Update the whole listing below by replacing each "camera" with "viewer" and leaving everything else unchanged. Omit the pictures from your answer.

MATERIAL FOR THIS TASK:
◆ ◆ ◆ ◆ ◆
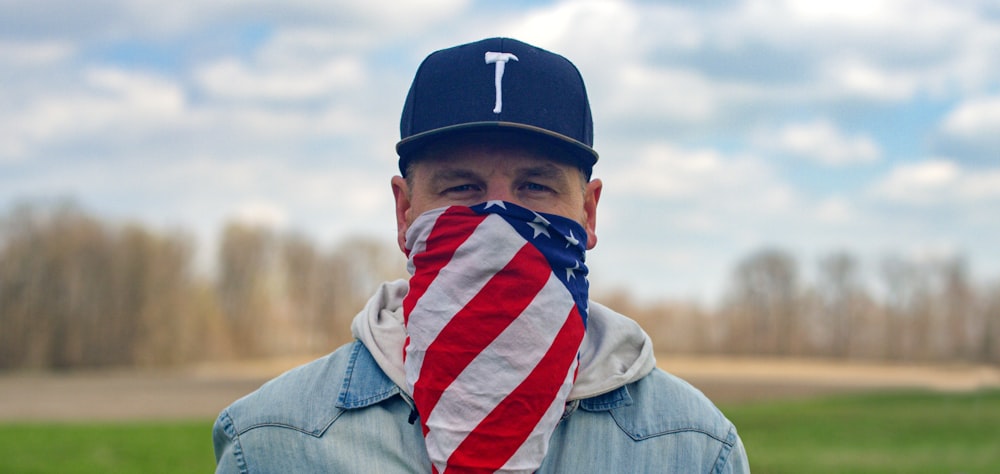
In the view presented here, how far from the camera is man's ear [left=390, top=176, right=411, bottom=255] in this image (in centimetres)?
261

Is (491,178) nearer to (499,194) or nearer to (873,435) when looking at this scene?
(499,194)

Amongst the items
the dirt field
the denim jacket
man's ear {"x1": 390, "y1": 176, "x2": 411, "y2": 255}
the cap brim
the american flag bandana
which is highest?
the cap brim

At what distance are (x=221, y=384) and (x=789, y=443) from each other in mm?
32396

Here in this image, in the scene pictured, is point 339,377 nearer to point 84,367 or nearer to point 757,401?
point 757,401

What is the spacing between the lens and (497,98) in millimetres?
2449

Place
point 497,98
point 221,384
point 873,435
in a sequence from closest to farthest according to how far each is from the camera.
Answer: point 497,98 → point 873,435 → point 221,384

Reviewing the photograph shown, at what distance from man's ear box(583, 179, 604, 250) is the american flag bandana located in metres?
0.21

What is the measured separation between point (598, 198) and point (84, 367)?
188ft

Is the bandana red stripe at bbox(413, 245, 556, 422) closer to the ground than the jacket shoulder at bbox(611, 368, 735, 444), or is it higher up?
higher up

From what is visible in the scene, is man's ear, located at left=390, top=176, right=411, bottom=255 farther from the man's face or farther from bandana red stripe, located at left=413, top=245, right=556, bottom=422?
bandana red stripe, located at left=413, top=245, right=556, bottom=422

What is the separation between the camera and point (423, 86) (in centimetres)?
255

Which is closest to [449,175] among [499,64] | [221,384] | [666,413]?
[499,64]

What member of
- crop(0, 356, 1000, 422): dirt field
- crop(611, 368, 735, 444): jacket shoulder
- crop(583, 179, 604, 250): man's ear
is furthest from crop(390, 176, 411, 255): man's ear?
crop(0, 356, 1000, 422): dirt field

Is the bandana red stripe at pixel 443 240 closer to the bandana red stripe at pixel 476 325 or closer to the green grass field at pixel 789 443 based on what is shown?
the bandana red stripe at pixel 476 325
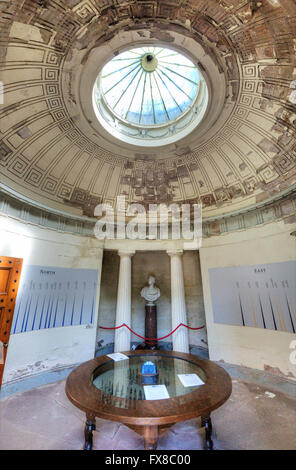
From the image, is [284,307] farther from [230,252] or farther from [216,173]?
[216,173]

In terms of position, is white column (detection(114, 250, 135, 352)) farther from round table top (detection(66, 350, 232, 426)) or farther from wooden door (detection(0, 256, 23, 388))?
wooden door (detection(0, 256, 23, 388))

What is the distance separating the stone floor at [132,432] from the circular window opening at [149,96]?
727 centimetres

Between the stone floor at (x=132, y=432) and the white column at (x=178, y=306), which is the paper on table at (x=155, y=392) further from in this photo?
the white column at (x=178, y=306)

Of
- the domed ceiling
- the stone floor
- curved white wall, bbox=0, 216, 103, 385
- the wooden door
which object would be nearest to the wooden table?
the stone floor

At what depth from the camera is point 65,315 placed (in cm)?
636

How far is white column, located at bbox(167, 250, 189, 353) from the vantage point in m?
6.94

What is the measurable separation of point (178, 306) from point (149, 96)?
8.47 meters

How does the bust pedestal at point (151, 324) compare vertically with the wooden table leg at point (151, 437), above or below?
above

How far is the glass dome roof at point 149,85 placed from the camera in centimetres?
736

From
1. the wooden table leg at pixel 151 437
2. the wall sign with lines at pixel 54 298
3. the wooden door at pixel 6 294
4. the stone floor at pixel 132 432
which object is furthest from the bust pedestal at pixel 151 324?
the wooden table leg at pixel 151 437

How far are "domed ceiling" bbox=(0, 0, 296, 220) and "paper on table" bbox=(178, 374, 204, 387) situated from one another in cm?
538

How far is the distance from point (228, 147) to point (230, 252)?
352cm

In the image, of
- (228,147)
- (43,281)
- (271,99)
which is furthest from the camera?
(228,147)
◆ ◆ ◆ ◆ ◆
SOLUTION:
In the view presented here, how far from the viewer is man's ear [left=390, top=176, right=411, bottom=255] in this image (in centimetres)?
261

Is (491,178) nearer to (499,194) or nearer to (873,435) when looking at this scene?
(499,194)

Amongst the items
the dirt field
the denim jacket
man's ear {"x1": 390, "y1": 176, "x2": 411, "y2": 255}
the cap brim
the american flag bandana
which is highest?
the cap brim

At what distance are (x=221, y=384) and (x=789, y=443) from each other in mm?
32396

Here in this image, in the scene pictured, is point 339,377 nearer to point 84,367 or nearer to point 757,401?
point 757,401

What is the spacing between the lens and (497,98) in millimetres?
2449

Place
point 497,98
point 221,384
point 873,435
in a sequence from closest to farthest according to how far each is from the viewer.
Answer: point 497,98 → point 873,435 → point 221,384

Reviewing the photograph shown, at what distance from man's ear box(583, 179, 604, 250) is the american flag bandana located in metres?
0.21

What is the measured separation between point (598, 198) and point (84, 367)?
188ft

Is the bandana red stripe at bbox(413, 245, 556, 422) closer to the ground than the jacket shoulder at bbox(611, 368, 735, 444), or is it higher up?
higher up

From what is visible in the scene, is man's ear, located at left=390, top=176, right=411, bottom=255 farther from the man's face or farther from bandana red stripe, located at left=413, top=245, right=556, bottom=422?
bandana red stripe, located at left=413, top=245, right=556, bottom=422

What is the separation between the viewer and point (423, 86) (in centimetres)?
255

Which is closest to [449,175] among [499,64] | [221,384] | [666,413]?
[499,64]

What member of
- crop(0, 356, 1000, 422): dirt field
- crop(611, 368, 735, 444): jacket shoulder
- crop(583, 179, 604, 250): man's ear
is furthest from crop(390, 176, 411, 255): man's ear?
crop(0, 356, 1000, 422): dirt field

Is the bandana red stripe at pixel 443 240 closer to the bandana red stripe at pixel 476 325 or closer to the green grass field at pixel 789 443 based on what is shown?
the bandana red stripe at pixel 476 325
From the image, is [284,307] farther from [230,252] or farther from [216,173]?
[216,173]

In terms of position, is white column (detection(114, 250, 135, 352)) farther from round table top (detection(66, 350, 232, 426)) or farther from wooden door (detection(0, 256, 23, 388))?
wooden door (detection(0, 256, 23, 388))

What is the distance separating the stone floor at [132,432] from the circular window opening at [149,96]?
727 centimetres

Between the stone floor at (x=132, y=432) and the white column at (x=178, y=306), which is the paper on table at (x=155, y=392) further from in this photo?
the white column at (x=178, y=306)

Of
- the domed ceiling
- the stone floor
- curved white wall, bbox=0, 216, 103, 385
- the wooden door
which object would be nearest to the wooden table?
the stone floor

At what depth from the viewer is point 65,315 placed (in cm)?
636

How far is white column, located at bbox(167, 250, 189, 353) from the vantage point in m?
6.94

What is the measurable separation of point (178, 306) from point (149, 96)?
8.47 meters

How does the bust pedestal at point (151, 324) compare vertically with the wooden table leg at point (151, 437), above or below?
above

How far is the glass dome roof at point 149,85 placed from the viewer in centimetres?
736

From
1. the wooden table leg at pixel 151 437
2. the wall sign with lines at pixel 54 298
3. the wooden door at pixel 6 294
4. the stone floor at pixel 132 432
which object is furthest from the bust pedestal at pixel 151 324?
the wooden table leg at pixel 151 437

How far are "domed ceiling" bbox=(0, 0, 296, 220) and "paper on table" bbox=(178, 374, 204, 387) situated from one another in cm?
538

How far is the distance from point (228, 147) to point (230, 252)?
352cm

In the image, of
- (228,147)
- (43,281)
- (271,99)
which is furthest from the viewer?
(228,147)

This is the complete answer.